3. sed -f script_file_name file
Note: Execute Sed by indicating instruction on one of the following:
1. Command-line
2. Script File
sed -e '/^$/d' animals.txt > animals2.txt - deletes blank lines from file and
creates new output file 'animals2.txt'
###SEARCH & REPLACE USING Sed###
General Usage:
sed -e 's/find/replace/g' animals.txt - replaces 'find' with 'replace'
Note: Left Hand Side (LHS) supports literals and RegExes
Note: Right Hand Side (RHS) supports literals and back references
Examples:
sed -e 's/LinuxCBT/UnixCBT/' - replaces 'LinuxCBT' with 'UnixCBT' on STDIN to
STDOUT
sed -e 's/LinuxCBT/UnixCBT/I' - replaces 'LinuxCBT' with 'UnixCBT' on STDIN to
STDOUT (Case-Insensitive)
Note: Replacements occur on the FIRST match, unless 'g' is appended to the
s/find/replace/g sequence
sed -e 's/LinuxCBT/UnixCBT/Ig' - replaces 'LinuxCBT' with 'UnixCBT' on STDIN to
STDOUT (Case-Insensitive & Global)
Task:
1. Remove ALL blank lines
2. Substitute 'cat', regardless of case, with 'Tiger'
Note: Whenver using '-n' option, you MUST specify the print modifier 'p'
sed -ne '/^$/d' -e 's/Cat/Tiger/Ig' animals.txt - removes blank lines &
substitutes 'cat' with 'Tiger'
OR sed -e '/^$/d; s/Cat/Tiger/Igp' animals.txt - does the same as above
Note: Simply separate multiple commands with semicolons
###Focus on the Right Hand Side (RHS) of Search & Replace Functions in SED###
Note: SED reserves a few characters to help with substitutions based on the matched
pattern from the LHS
& = The full value of the LHS (Pattern Matched) OR the values in the pattern space
Task:
Intersperse each line with the word 'Animal '
sed -ne 's/.*/&/p' animals.txt - replaces the matched pattern with the matched
pattern
sed -ne 's/.*/Animal &/p' animals.txt - Intersperses 'Animal' on each line
sed -ne 's/.*/Animal: &/p' animals.txt - Intersperses 'Animal' on each line
###Sed Scripts###
Note: Sed supports scripting, which means, the ability to dump 1 or more
instructions into 1 file
Task:
Perform multiple transformations on animals.txt file
1. /^$/d - Removes blank lines
2. s/dog/frog/Ig - substitutes globally, 'dog' with 'frog' - (case-insensitive)

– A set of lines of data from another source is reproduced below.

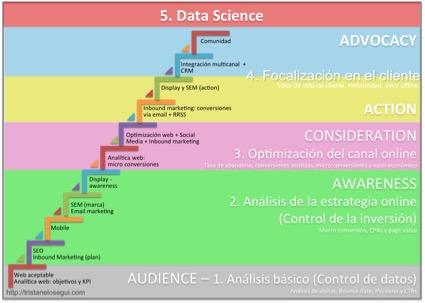 Cómo implementar analítica digital en 5 pasos
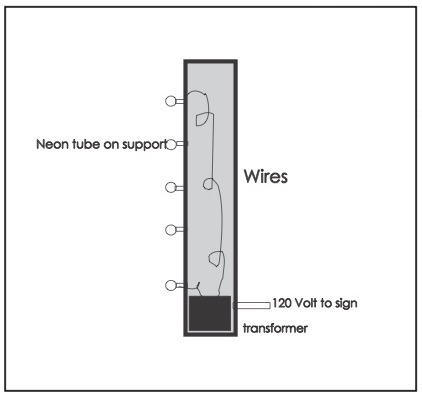 Neon 101 — The Neon Company Vintage Neon Sign Wiring Diagram on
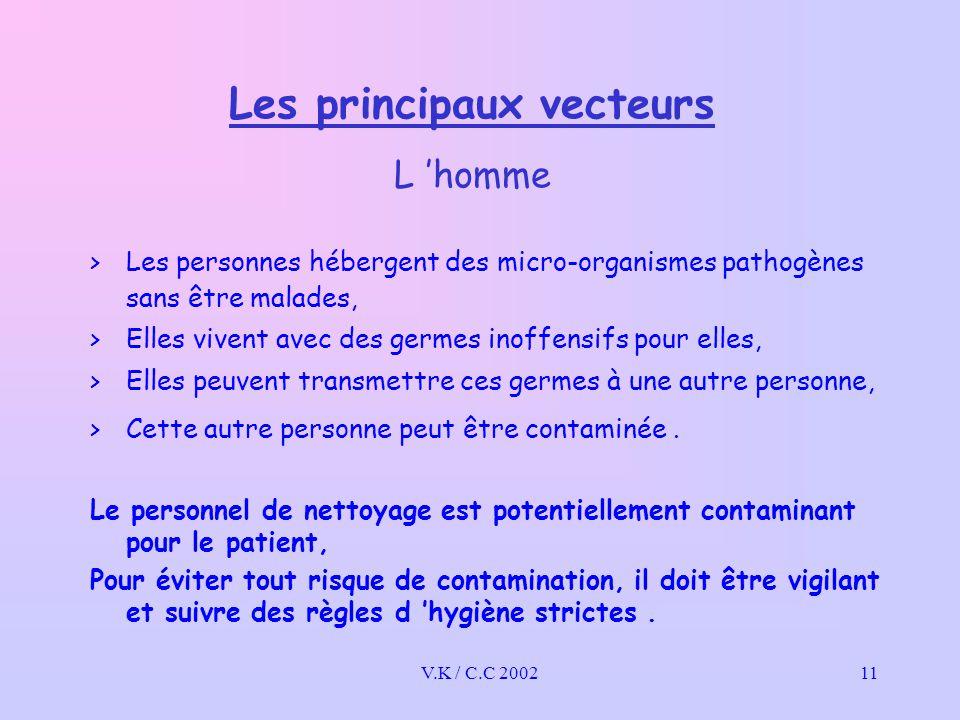 V.K / C.C 200211 Les principaux vecteurs L 'homme >Les personnes hébergent des micro-organismes pathogènes sans être malades, >Elles vivent avec des germes inoffensifs pour elles, >Elles peuvent transmettre ces germes à une autre personne, >Cette autre personne peut être contaminée.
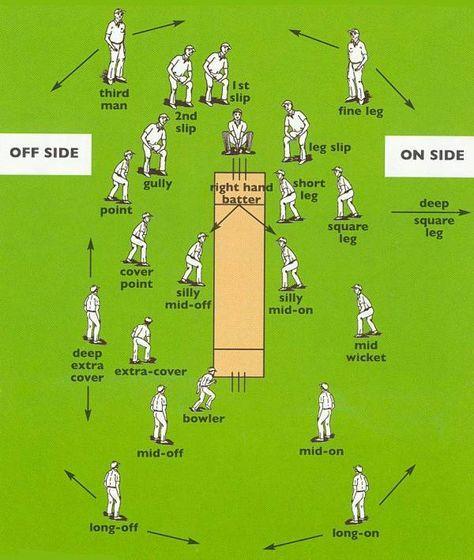 Fielding Positions In Cricket Cricket Coaching Cricket India Cricket Team
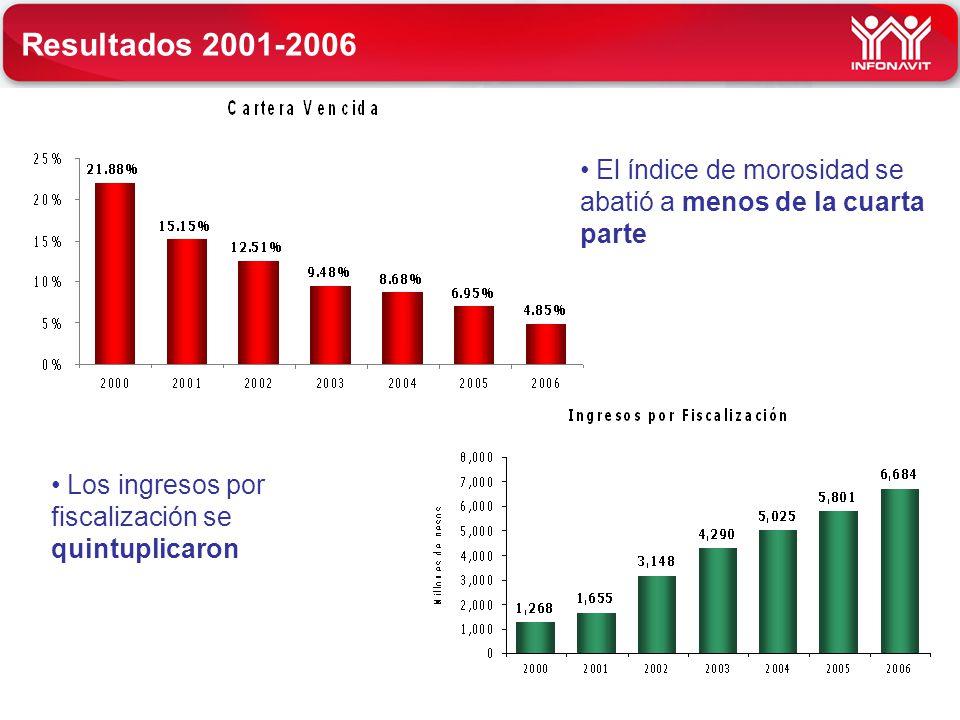 Resultados 2001-2006 El índice de morosidad se abatió a menos de la cuarta parte Los ingresos por fiscalización se quintuplicaron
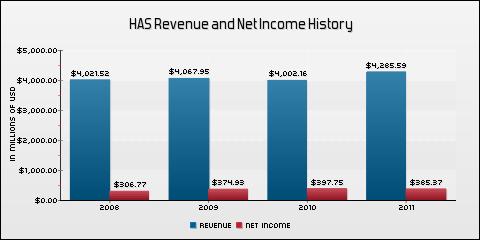 Hasbro Inc. Revenue and Net Income History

3. s/tiger/lion/Ig - substitute globally, 'tiger' with 'lion' - (case-insensitive)
4. s/.*/Animals: &/ - Interspersed 'Animals:'
5. s/animals/mammals/Ig - Replaced 'Animals' with 'mammals'
6. s/\([a-z]*\)\([0-9]*\)/\1/Ip - Strips trailing numeric values from alphas
###Awk - Intro###
Features:
1. Reporter
2. Field Processor
3. Supports Scripting
4. Programming Constructs
5. Default delimiter is whitespace
6. Supports: Pipes, Files, and STDIN as sources of input
7. Automatically tokenizes processed columns/fields into the variables: $1, $2, $3
.. $n
8. Supports GREP and EGREP RegExes
Usage:
awk '{instructions}' file(s)
awk '/pattern/ { procedure }' file
awk -f script_file file(s)
Tasks:
Note: $0 represents the current record or row
1. Print entire row, one at a time, from an input file (animals.txt)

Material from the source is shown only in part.